§ **MATERIAL FOR THE TASK**
————

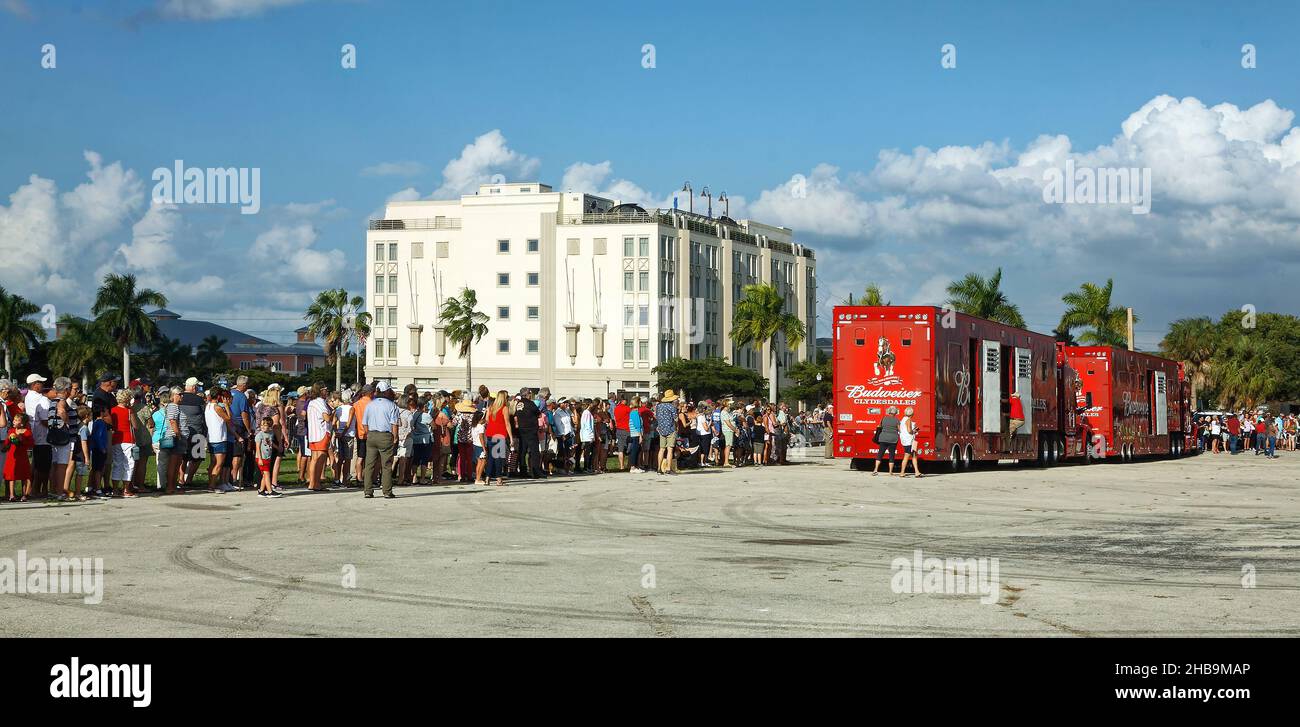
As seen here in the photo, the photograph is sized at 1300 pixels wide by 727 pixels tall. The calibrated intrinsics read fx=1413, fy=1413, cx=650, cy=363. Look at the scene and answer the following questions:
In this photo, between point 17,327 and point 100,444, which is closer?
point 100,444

————

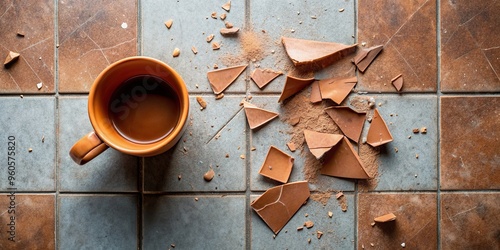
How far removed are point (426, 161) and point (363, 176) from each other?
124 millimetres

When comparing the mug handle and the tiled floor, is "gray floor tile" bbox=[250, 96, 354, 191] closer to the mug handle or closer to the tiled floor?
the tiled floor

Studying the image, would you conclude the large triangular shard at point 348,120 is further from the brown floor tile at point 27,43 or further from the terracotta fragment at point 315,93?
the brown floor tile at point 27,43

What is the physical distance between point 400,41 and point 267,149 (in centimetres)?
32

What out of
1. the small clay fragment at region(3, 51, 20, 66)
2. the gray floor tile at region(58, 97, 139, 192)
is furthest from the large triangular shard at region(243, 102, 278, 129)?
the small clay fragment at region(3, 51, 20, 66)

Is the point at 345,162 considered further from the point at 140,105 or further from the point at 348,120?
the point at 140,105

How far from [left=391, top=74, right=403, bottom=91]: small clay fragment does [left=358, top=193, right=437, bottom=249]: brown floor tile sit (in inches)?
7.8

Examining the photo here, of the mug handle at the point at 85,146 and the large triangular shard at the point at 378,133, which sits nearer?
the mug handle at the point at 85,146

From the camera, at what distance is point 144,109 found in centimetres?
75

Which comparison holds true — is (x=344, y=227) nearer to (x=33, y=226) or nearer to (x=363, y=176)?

————

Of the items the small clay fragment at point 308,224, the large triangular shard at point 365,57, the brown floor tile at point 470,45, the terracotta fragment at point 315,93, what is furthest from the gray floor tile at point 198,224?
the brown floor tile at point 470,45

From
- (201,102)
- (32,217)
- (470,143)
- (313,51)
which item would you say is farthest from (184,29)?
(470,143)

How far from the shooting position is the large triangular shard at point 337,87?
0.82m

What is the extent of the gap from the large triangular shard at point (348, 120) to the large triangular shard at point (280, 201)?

————

§ **EXERCISE BRIEF**
Render the data between the lines holding "From the camera, at" and "Which comparison holds", inclusive, as a JSON list of strings with one string per line, leaving out blank lines.

§ **EXERCISE ANSWER**
[
  "From the camera, at what distance is point 144,109 found in centimetres?",
  "75",
  "Which comparison holds true — is (x=344, y=227) nearer to (x=33, y=226) or nearer to (x=363, y=176)?"
]